Re:  Relationships [was RE: James Clark: XML versus the Web]
Hi Roger,

I don't know if you're familiar with it or not, but the Topic Maps family of ISO specifications[1] does a pretty good job of expressing relationships between things.  However, the issue would likely boil down to one of choosing an uncomplicated syntax to express relationships which are potentially very complex in nature.

I can't remember who mentioned it earlier in the thread, but recasting XML in terms of graphs vs. trees might be necessary.  At the very least, trying to ensure that your trees were graphs and you had a standardized mechanism for expressing relationships between nodes.  Identification of nodes within the same document could be done using XPath.  Identification of nodes outside the same document is a bit trickier, but there are certainly ways to solve this problem too.

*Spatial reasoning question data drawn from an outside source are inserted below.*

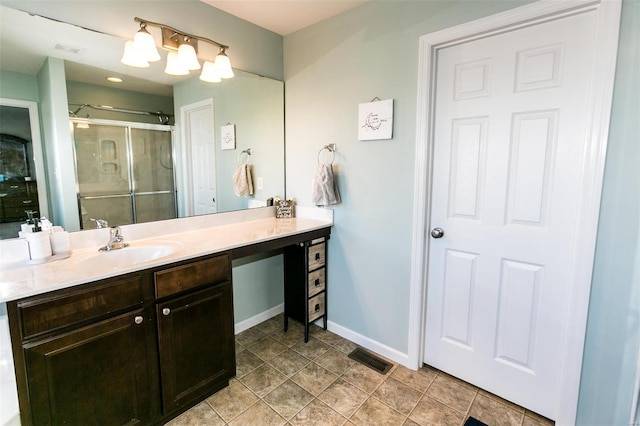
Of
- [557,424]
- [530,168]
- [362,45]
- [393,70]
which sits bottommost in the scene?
[557,424]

Topic Maps also has robust identity semantics to avoid the subject vs. resource problem present in RDF so that you can expressly indicate which is the subject you're identifying [2].

I've thought more than a few times during this thread that the possibility to employ some of the Topic Maps Reference Model [3] concepts to XML might be very fruitful indeed.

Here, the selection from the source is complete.